I've not seen any real comparison between LessCSS and SCSS (i.e. the new Sass syntax that became available with Sass version 3.0) There were some real differences before that, but that's not nearly so clear to me anymore.

At present, we've decided that there's no reason to use LessCSS as we already use Haml and there's nothing that Less offers that gives us a reason to switch from recent versions of Sass. I'm not even sure what the differences are now.

2 comments

Replying to my own comment, but Chris Eppstein has put up a gist of some differences, both syntactical and semantic, between SCSS and LessCSS. They are very, very similar to each other now, as I thought.

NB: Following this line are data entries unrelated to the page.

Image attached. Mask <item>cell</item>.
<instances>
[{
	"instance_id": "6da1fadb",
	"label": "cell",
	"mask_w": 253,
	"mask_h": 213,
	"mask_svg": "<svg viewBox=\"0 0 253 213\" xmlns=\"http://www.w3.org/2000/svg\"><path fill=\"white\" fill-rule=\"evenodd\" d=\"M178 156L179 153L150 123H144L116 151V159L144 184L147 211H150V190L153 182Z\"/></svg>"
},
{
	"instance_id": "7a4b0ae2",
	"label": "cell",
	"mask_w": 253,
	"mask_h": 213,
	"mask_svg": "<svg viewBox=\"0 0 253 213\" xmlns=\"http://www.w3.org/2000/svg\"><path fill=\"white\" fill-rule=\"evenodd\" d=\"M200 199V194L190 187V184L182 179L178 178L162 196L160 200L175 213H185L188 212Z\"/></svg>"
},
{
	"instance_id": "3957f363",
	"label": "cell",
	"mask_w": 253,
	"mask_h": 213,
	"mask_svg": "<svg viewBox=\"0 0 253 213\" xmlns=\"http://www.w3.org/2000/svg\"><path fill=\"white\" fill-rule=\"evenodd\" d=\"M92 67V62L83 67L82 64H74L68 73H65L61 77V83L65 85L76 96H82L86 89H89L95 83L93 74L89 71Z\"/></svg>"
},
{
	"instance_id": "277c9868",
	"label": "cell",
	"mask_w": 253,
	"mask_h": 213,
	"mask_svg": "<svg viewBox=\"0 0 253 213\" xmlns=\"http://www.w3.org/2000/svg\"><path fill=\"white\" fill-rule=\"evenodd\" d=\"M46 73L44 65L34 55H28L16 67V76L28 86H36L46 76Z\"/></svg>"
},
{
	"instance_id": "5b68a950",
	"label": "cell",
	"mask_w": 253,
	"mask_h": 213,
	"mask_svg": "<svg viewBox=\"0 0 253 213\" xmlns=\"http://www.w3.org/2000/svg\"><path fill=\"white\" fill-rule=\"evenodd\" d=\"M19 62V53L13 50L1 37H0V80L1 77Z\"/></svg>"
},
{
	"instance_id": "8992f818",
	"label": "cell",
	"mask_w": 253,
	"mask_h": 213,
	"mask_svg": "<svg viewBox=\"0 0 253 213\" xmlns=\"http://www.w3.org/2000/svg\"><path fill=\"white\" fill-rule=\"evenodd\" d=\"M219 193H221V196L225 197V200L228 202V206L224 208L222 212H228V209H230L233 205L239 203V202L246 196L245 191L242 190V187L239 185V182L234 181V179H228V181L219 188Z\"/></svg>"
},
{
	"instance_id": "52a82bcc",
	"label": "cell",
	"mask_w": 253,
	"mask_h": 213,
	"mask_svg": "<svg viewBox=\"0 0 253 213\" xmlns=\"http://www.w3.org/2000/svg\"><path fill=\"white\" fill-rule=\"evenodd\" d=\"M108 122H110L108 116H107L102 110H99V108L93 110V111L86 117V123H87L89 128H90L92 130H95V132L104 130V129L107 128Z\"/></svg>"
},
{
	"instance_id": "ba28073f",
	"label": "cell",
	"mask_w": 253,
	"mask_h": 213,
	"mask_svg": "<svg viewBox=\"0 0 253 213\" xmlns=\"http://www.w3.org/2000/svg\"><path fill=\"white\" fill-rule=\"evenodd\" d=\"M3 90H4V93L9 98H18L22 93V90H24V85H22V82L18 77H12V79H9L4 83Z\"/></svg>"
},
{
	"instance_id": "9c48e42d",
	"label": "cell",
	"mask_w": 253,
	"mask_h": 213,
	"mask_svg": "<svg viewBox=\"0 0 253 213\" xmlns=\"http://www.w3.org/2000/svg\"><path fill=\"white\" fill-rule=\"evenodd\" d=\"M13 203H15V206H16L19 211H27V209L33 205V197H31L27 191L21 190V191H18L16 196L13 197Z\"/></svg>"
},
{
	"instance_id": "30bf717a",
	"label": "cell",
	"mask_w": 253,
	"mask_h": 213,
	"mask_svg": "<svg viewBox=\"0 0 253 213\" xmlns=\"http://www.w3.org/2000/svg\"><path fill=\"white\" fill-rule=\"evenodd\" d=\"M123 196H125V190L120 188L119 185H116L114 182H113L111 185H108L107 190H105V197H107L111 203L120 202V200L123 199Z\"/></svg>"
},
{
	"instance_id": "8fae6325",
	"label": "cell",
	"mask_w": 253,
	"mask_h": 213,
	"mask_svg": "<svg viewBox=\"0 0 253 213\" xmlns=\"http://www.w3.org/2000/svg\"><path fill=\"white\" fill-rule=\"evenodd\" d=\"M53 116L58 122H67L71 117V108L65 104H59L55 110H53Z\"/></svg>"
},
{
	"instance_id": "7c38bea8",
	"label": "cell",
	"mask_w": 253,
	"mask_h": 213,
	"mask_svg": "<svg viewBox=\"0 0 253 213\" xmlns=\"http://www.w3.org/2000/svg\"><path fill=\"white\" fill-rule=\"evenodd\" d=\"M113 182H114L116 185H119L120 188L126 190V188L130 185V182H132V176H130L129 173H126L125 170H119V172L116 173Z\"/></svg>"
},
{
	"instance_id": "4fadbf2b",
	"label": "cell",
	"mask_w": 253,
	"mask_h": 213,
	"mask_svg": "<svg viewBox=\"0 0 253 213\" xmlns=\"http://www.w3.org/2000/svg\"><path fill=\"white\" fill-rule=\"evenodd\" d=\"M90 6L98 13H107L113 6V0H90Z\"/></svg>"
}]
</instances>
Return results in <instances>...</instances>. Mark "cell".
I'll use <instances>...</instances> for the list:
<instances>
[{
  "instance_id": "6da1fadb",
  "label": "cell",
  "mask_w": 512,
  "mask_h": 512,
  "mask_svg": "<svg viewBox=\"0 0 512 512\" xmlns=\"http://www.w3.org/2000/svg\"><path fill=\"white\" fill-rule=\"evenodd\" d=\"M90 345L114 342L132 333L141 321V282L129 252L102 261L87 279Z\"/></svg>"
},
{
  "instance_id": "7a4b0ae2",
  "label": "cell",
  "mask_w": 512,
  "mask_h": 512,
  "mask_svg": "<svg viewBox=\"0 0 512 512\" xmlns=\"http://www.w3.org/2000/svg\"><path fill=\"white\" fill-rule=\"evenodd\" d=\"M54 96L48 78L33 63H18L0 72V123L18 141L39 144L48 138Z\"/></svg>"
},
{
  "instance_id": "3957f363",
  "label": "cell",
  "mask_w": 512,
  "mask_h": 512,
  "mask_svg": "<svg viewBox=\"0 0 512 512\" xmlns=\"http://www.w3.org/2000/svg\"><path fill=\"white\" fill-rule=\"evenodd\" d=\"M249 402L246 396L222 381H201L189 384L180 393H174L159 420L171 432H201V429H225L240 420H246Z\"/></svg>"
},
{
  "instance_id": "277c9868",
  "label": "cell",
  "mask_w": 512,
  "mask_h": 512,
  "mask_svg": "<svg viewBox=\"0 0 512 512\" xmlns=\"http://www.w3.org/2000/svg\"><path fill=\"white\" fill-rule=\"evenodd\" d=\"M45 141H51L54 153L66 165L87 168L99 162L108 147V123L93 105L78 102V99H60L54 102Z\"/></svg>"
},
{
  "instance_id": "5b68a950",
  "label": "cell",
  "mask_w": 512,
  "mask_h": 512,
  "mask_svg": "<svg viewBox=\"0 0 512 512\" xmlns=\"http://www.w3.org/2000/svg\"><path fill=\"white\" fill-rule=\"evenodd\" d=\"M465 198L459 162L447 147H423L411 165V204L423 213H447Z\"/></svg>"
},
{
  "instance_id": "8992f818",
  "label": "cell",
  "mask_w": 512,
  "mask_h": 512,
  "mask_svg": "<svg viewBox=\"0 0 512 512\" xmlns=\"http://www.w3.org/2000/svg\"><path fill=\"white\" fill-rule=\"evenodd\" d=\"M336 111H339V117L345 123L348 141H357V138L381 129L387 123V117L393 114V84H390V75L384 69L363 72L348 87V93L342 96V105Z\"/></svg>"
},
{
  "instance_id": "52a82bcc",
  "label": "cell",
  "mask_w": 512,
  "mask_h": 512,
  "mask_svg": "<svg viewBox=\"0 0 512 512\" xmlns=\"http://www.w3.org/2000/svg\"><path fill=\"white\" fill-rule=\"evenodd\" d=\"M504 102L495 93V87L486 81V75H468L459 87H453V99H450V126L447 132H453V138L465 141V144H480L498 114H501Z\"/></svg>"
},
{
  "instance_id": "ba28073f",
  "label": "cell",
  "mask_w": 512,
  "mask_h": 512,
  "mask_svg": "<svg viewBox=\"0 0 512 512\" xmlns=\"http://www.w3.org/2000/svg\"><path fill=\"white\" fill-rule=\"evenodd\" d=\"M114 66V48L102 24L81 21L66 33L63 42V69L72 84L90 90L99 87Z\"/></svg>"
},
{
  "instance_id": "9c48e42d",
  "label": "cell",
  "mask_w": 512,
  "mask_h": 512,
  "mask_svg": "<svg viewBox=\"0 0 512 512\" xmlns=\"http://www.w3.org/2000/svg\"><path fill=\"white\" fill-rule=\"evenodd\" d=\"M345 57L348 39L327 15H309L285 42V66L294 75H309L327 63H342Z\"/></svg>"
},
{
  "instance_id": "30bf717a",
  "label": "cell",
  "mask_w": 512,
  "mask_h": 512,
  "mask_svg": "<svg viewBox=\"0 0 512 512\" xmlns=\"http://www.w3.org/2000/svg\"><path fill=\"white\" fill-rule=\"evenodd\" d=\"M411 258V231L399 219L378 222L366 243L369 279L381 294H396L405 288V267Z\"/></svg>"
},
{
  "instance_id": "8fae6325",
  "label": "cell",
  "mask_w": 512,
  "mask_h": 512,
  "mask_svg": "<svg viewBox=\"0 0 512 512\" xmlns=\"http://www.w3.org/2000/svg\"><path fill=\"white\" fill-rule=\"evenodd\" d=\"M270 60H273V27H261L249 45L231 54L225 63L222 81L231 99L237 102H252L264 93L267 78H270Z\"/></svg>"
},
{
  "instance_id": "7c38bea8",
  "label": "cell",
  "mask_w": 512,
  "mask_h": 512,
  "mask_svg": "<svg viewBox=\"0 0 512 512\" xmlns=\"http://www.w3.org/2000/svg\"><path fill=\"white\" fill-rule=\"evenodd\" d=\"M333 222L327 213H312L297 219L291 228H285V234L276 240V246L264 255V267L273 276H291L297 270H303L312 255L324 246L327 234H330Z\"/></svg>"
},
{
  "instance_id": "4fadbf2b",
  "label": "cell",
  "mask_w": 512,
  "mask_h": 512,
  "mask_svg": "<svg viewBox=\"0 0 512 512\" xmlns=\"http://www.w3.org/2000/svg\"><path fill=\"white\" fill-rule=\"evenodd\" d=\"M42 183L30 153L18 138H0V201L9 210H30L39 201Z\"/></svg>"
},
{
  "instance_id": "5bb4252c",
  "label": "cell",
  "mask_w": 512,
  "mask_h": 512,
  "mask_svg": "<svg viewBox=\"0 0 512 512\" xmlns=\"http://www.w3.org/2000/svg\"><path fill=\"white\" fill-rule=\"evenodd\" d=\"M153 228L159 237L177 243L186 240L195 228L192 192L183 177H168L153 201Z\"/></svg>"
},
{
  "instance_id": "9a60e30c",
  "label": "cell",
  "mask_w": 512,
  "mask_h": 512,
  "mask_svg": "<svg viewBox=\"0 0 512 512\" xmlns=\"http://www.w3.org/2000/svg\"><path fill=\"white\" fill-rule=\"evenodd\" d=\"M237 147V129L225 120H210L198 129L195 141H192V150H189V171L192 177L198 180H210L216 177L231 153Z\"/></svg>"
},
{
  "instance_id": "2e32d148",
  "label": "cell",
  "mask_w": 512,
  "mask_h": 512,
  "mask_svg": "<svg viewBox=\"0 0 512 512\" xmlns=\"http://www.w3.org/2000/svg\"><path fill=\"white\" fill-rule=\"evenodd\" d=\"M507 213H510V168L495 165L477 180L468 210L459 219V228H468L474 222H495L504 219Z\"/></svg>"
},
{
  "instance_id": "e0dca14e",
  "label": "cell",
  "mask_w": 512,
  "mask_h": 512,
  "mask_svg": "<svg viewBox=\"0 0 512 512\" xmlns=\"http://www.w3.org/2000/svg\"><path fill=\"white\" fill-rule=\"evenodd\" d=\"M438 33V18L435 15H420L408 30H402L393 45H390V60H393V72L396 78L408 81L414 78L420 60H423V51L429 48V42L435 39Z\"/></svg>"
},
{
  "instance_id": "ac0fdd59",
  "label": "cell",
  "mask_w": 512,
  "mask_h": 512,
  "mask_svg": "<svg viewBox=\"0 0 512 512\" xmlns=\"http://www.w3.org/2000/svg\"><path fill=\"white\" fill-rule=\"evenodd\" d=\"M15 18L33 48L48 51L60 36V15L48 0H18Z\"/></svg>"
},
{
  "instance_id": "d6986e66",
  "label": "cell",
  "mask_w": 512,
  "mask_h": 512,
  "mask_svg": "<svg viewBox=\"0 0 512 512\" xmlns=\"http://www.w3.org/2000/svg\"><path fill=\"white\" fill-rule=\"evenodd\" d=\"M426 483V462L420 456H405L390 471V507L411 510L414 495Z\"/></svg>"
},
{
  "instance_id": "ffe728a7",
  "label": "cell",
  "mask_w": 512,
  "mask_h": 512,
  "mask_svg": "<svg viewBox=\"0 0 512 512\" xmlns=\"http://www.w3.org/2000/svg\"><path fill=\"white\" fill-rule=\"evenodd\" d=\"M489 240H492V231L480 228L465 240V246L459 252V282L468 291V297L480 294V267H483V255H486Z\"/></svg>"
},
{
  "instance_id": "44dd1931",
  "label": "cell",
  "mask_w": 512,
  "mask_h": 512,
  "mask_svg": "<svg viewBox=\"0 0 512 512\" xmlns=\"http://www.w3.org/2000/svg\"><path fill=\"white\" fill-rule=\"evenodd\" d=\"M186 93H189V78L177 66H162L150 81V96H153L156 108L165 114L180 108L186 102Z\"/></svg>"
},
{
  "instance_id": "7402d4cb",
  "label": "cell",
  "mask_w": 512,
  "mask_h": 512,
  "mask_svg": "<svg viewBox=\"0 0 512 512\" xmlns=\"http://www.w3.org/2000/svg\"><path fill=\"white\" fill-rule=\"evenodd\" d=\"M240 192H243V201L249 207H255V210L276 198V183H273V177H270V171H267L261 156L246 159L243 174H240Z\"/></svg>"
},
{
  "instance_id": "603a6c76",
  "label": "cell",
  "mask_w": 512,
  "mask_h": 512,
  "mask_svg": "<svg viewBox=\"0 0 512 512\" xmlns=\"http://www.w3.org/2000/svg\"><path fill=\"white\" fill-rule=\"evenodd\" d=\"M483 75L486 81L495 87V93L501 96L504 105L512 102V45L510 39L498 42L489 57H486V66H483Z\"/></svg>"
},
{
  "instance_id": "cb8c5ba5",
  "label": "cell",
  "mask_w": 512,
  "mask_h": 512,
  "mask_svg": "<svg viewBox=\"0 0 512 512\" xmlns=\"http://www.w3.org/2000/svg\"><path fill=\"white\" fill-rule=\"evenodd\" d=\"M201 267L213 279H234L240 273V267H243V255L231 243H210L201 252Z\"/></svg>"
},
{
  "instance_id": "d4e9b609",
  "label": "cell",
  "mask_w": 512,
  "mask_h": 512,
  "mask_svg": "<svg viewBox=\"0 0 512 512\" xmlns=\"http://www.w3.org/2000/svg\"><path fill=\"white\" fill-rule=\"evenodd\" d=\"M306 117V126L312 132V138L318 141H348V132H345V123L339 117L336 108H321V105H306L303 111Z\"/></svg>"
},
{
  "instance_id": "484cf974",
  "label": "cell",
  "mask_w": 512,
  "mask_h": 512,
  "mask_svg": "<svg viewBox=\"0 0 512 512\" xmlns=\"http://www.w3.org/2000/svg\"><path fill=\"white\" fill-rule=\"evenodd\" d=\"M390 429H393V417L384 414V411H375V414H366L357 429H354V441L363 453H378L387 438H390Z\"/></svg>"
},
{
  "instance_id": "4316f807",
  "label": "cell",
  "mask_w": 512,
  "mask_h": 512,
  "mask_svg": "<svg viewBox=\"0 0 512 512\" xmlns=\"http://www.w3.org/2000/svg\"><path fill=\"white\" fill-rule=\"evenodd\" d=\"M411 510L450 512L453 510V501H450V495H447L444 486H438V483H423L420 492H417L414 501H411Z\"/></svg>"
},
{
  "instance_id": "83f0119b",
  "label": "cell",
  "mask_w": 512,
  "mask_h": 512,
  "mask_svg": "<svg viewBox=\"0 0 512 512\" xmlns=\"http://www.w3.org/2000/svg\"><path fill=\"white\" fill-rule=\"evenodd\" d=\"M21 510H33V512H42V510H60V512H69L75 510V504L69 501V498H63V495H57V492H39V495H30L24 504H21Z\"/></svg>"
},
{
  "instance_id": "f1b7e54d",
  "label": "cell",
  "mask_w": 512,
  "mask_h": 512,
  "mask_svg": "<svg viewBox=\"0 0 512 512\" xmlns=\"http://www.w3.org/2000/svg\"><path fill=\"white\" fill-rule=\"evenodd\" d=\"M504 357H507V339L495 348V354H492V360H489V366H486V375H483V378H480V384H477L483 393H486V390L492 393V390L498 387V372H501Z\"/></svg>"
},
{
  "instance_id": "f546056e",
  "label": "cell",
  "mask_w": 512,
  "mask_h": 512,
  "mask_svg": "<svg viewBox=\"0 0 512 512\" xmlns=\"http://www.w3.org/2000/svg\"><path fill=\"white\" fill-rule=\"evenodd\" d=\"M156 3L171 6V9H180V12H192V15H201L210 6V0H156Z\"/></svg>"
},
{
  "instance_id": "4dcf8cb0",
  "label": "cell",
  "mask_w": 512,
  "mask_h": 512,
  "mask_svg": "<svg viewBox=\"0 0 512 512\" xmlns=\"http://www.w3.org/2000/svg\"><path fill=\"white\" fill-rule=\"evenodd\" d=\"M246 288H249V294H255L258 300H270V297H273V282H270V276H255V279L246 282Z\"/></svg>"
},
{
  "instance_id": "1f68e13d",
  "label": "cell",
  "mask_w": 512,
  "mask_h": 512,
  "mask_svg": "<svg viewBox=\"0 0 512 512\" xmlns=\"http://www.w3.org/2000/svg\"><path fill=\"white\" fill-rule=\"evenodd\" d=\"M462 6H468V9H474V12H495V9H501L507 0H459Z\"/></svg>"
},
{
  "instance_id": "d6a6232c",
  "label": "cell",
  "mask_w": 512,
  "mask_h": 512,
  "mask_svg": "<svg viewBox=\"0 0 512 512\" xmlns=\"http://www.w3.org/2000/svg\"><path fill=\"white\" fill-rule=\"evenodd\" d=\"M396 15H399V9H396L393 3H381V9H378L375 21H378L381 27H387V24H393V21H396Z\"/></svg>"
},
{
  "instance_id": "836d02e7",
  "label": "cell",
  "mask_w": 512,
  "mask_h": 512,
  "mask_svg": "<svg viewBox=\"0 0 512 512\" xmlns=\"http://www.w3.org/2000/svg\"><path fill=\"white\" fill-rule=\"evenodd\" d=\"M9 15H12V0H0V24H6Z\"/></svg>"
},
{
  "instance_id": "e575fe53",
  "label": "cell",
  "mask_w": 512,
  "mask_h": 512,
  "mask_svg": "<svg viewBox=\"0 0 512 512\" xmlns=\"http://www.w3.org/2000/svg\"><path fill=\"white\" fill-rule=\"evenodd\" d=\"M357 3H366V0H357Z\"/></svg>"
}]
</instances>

https://gist.github.com/674726

Have you found that it produces stylesheets that are noticeably larger than what you would have written in just CSS?
My experience has been the opposite - stylesheets get smaller, because there's less repetition and fewer wasted styles. CSS has a really nasty habit of ballooning over time into an unholy tarpit of selectors and overrides and exceptions, especially when you're working with multiple people in the code.

Any bloat caused by the more verbose selectors seems to be easily offset by the lack of repetition, and the maintenance is orders of magnitude easier to manage. At the end of the day, you're still talking about maybe a couple of extra kb, which ends up being a negligible number of bytes post-gzip. In exchange, you get massively easier-to-manage stylesheets and a whole lot less developer time spent to make things happen.

Over the past couple of weeks, I've been refactoring a very large stylesheet with SASS.

  Original size: 138.8k (gz: 23.5k, 16.9% original size)
  Sass-generated size: 105.9k (gz: 18.2k, 17.1% original size)
Very, very easily worth the transition, and as a bonus, the stylesheet is factored into a bunch of partials, each relevant to different parts of the site, so when I want to tweak something in comments, I just open _comments.sass and hack there, rather than trying to find the right section in a monolithic stylesheet.
In my experience, no. After generating the CSS, we run it through YUI compressor for the deployed version. Any size differences remaining are measurable in bytes, and the ability to truly refactor our stylesheets more than makes up for that small difference.